He has been swinging a rope since he was in diapers. She has been training for months to keep herself in top shape.
But in the four months since the families of 11-year-old Clyde Bolejack and 13-year-old Hope Anderson decided the two should pair up for the Little Britches rodeo, no one predicted they would walk away as world champions.
Yet that’s exactly what they did.
Bolejack and Anderson took home the national ribbon roping title July 28, when they tied for first place to share the world championship with Yampa brothers Eric and Jace Logan in a sport that is nothing if not a team effort.
The effort begins with Bolejack at the gate on horseback and Anderson in the middle of the arena on foot. At the moment a calf is released, near Bolejack, his job is to pursue and rope that calf.
Concurrently, Anderson’s job is to run like the wind, retrieve the ribbon tied to the calf’s tail, take it back to the starting gate and beat the clock at the same time .
Their fastest time at the Little Britches competition was 12.93 seconds.
“I think the adrenaline rush of being so close to winning really made me run as fast as I possibly could,” Anderson said. “It was amazing, actually. It was the right feeling.”
Anderson, who is going into the eighth grade, grew up in Castle Rock and lives in Larkspur. Bolejack is going to be a sixth-grader this year and lives on the same Elbert ranch where his father, Diamond Bolejack, grew up.
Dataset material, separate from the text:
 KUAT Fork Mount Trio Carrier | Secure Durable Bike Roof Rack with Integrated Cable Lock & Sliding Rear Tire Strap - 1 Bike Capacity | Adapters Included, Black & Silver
The two met through their families, which have been participating and competing in rodeo events since before their world champions were born. At this year’s Douglas County Fair, Anderson is showing a 4-H market goat and a working ranch horse and entering gymkhana and roping competitions.
Bolejack is participating in goat tying and family team roping, his favorite sport. Even though ribbon roping is running a close second.
“It was so much fun (with Anderson),” Bolejack said. “When the announcer said ‘we have a new leader’ I couldn’t believe it. I didn’t know I was roping that fast and she was running that fast. I guess God was there with us.”
Bolejack thinks he started roping from the time he could balance and hold the rope at the same time. He doesn’t remember a time when he didn’t have a rope in his hands. His mother, Paula Bolejack, remembers he was about 18 months old when he first learned to swing a rope.
He and Anderson are already getting geared up for the 2013 ribbon roping competition.
“You can rope just about anything,” he said.